Amyloidosis: Symptoms, Types & What to Know

Tingling, pain and numbness in the hands and wrists. Fatigue. Shortness of breath. Irregular heartbeat. Lower back pain. Weight loss. Constipation or diarrhea. Erectile dysfunction.

Though these symptoms can be attributed to a variety of health conditions, they are classic indications of amyloidosis — a disease often thought to be rare but likely more prevalent because it can often go underdiagnosed.

Amyloidosis can run in families — 1 in 25 Black Americans carry a gene that increases the risk of developing a subtype of amyloidosis — but other forms of the condition can develop due to chronic inflammation, or for no known reason at all.

We spoke with Dr. Mahwash Kassi, the director of cardiac amyloidosis clinic at the DeBakey Heart and Vascular Center, who treats heart failure and heart transplant patients that experience amyloidosis.

What is amyloidosis?

Amyloidosis is a rare disease that can affect several organs within the body, including the heart, kidneys, nerves and gastrointestinal tract. The condition develops when proteins in your body take on an abnormal shape and begin clumping together.

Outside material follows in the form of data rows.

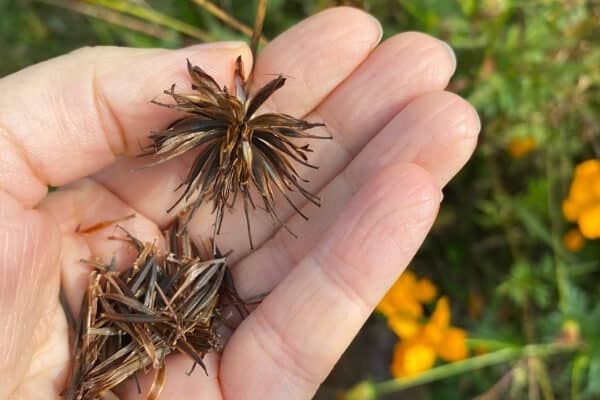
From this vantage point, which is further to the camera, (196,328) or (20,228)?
(196,328)

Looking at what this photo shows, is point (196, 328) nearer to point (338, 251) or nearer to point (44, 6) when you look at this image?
point (338, 251)

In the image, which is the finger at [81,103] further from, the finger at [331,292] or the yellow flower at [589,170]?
the yellow flower at [589,170]

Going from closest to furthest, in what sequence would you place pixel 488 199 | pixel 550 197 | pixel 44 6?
pixel 550 197 < pixel 488 199 < pixel 44 6

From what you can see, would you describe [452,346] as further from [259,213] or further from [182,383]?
[182,383]

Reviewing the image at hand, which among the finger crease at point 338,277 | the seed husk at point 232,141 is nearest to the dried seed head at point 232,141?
the seed husk at point 232,141

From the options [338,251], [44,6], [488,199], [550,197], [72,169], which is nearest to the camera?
[338,251]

The proteins, called amyloid fibrils (depending on the type of amyloidosis), are produced in the bone marrow or liver, moving throughout the body and collecting in the organs or tissue. These proteins can stockpile in a single organ or in different organs in the body based on the type of amyloidosis. Over time, the buildup of the proteins causes organ damage and, ultimately, organ failure.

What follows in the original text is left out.